On our last day in Berlin, we went down to Sachsenhausen, one of the first concentration camps built. It is about an hour train ride from Berlin, and is a whole day trip, if you are planning on going. It was very cold on the day that we went, but the weather suited the feeling that I had going through the memorial and museum. Sachsenhausen has a long and terrible history. It was originally built as a test for camps, built in a triangle shape so that the guards in each tour could see the whole camp (the shape was not used for other camps because they could not add buildings easily without wrecking the sight lines). It went on to hold up to 70 000 prisoners in 1945, and was the site of many atrocious experiments. After it was liberated by the Soviets, they used it as a camp for political prisoners, until they decided to turn it into a memorial to the people they liberated. The memorial was heavily biased (it has just red triangles on the massive monument in the middle of the camp, which means political prisoners, so the Soviets who were caught wore that triangle), and made the Soviets out to be the heros. Ironic, since they used the camp as well.
The camp was massive. It is impossible to convey how huge and empty it was inside the walls. Many of the barracks that the prisoners were held in have been taken down, but gravel marked out where they used to be. There are a few buildings left, such as the morgue, the hospital, the camp prison, a barrack or two, and the house of the head of the camp, just a few feet outside of the camp. There is also the burnt remains of 'Station Z', the building that had held the gas chambers and the crematory. The camp is free to the public, just like the Topography of Terrors, so that no one has an excuse to ignore the atrocities of the war. As someone who had learnt about the Holocaust since elementary school, nothing that I read was a shock. But that did not stop it from being an emotional journey.

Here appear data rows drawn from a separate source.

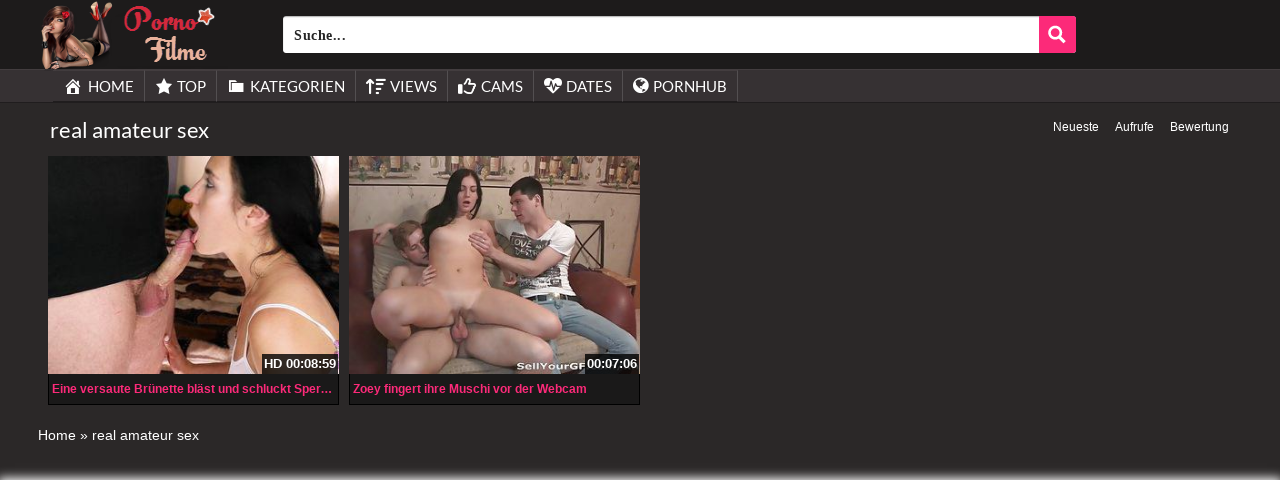

--- FILE ---
content_type: text/plain
request_url: https://www.google-analytics.com/j/collect?v=1&_v=j102&a=2017559312&t=pageview&_s=1&dl=https%3A%2F%2Fpornofilme24.biz%2Ftag%2Freal-amateur-sex%2F&ul=en-us%40posix&dt=%E2%89%A1%20Pornofilme%20mit%20dem%20Thema%3A%20real%20amateur%20sex%20gibt%20es%20hier%20gratis&sr=1280x720&vp=1280x720&_u=IADAAEABAAAAACAAI~&jid=686760905&gjid=877801930&cid=1143431654.1769605809&tid=UA-43493355-19&_gid=1042892988.1769605809&_r=1&_slc=1&z=884343559
body_size: -566
content:
2,cG-4XLX1VSJGF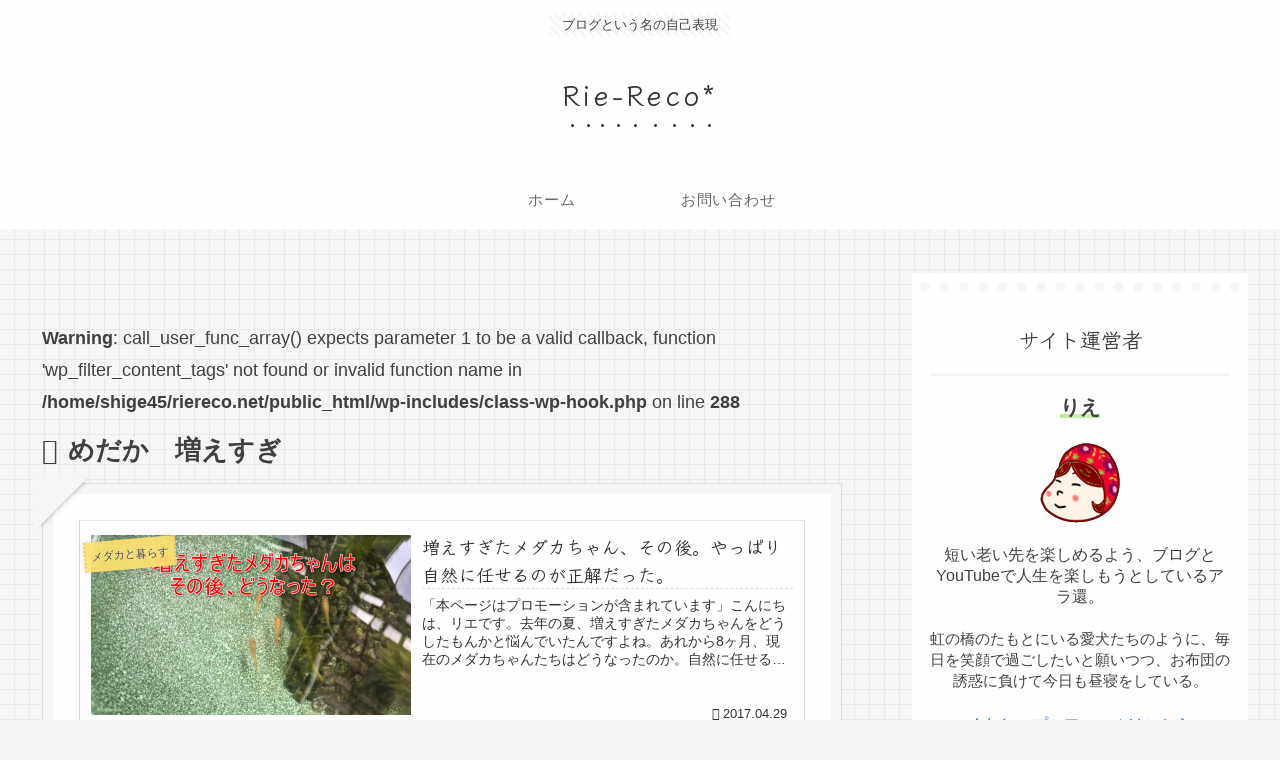

--- FILE ---
content_type: text/html; charset=utf-8
request_url: https://www.google.com/recaptcha/api2/aframe
body_size: -89
content:
<!DOCTYPE HTML><html><head><meta http-equiv="content-type" content="text/html; charset=UTF-8"></head><body><script nonce="RZhee2mgb3ikjdA5qj9sXQ">/** Anti-fraud and anti-abuse applications only. See google.com/recaptcha */ try{var clients={'sodar':'https://pagead2.googlesyndication.com/pagead/sodar?'};window.addEventListener("message",function(a){try{if(a.source===window.parent){var b=JSON.parse(a.data);var c=clients[b['id']];if(c){var d=document.createElement('img');d.src=c+b['params']+'&rc='+(localStorage.getItem("rc::a")?sessionStorage.getItem("rc::b"):"");window.document.body.appendChild(d);sessionStorage.setItem("rc::e",parseInt(sessionStorage.getItem("rc::e")||0)+1);localStorage.setItem("rc::h",'1769704892842');}}}catch(b){}});window.parent.postMessage("_grecaptcha_ready", "*");}catch(b){}</script></body></html>

--- FILE ---
content_type: application/javascript; charset=utf-8;
request_url: https://dalc.valuecommerce.com/app3?p=885260147&_s=https%3A%2F%2Friereco.net%2Ftag%2F%25E3%2582%2581%25E3%2581%25A0%25E3%2581%258B%25E3%2580%2580%25E5%25A2%2597%25E3%2581%2588%25E3%2581%2599%25E3%2581%258E%2F&vf=iVBORw0KGgoAAAANSUhEUgAAAAMAAAADCAYAAABWKLW%2FAAAAMElEQVQYV2NkFGP4n5HayxDYWs%2FAeE5G6D%2Ff%2BtkMevtDGBhzubr%2Bz3vWxyAr8IIBAPr4DYQiyb0tAAAAAElFTkSuQmCC
body_size: 977
content:
vc_linkswitch_callback({"t":"697b8dbb","r":"aXuNuwAKP1gS3MutCooD7AqKBtQaUg","ub":"aXuNugAMzhwS3MutCooBbQqKC%2FAYKA%3D%3D","vcid":"KX4qoZHuEn51dJts6Fss26xbjwtI70X4vQ2QI3n5ovjMG_W2H9QaOke4d5NxCKH32NNwWeZbRj4aiQmH4e73U2c3Txq1pMGxubmCuzyTvS8OLhM4tW0zGPcnVbZLeKyhL1L3TOBxSUk","vcpub":"0.671576","l":4,"lohaco.yahoo.co.jp":{"a":"2686782","m":"2994932","g":"259f261a8c"},"lohaco.jp":{"a":"2686782","m":"2994932","g":"259f261a8c"},"shopping.yahoo.co.jp":{"a":"2821580","m":"2201292","g":"edf986708c"},"p":885260147,"paypaymall.yahoo.co.jp":{"a":"2821580","m":"2201292","g":"edf986708c"},"s":3314340,"approach.yahoo.co.jp":{"a":"2821580","m":"2201292","g":"edf986708c"},"paypaystep.yahoo.co.jp":{"a":"2821580","m":"2201292","g":"edf986708c"},"mini-shopping.yahoo.co.jp":{"a":"2821580","m":"2201292","g":"edf986708c"},"shopping.geocities.jp":{"a":"2821580","m":"2201292","g":"edf986708c"},"jalan.net":{"a":"2513343","m":"2130725","g":"179f6cc28c"}})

I had at least three moments of understanding how awful the memories were that that ground held. One was in the morgue- the upstairs held am autopsy room, and each person who died was given reasons like 'heart failure' for their reason of death (even of they had been worked to death, or shot, or beaten), and then sent into the basement. They would stack the bodies, and there is a ramp from their for wheelbarrows to take the bodies to the crematory, or to be buried. The building was quite crowded when we had gotten in, since there was a tour group going through, but once I saw how huge the basement was, I wanted out. Unfortunately, there was a rude tourist blocking the door so he could take pictures (and there were a few people taking selfies in the basement... who does that?). Going outside doesn't give you much relief, since every part of the camp oozes a terrible feeling, but it is better than being inside those buildings. By the end of the day, I was emotionally exhausted, but so glad that I went. I think it is so important for everyone to learn and understand what happened during the Holocaust. What are your thoughts about taking photos in places like that?
I ended up really loving Berlin. It is a gritty city, with a twisted past, but it really has grown past that. Many of the people that I talked to said that one thing that they loved about Berlin was the fact that it was so open and accepting, and that it is multi-cultural.
Have you been to Berlin? Did you love it as much as me, even with the dark past?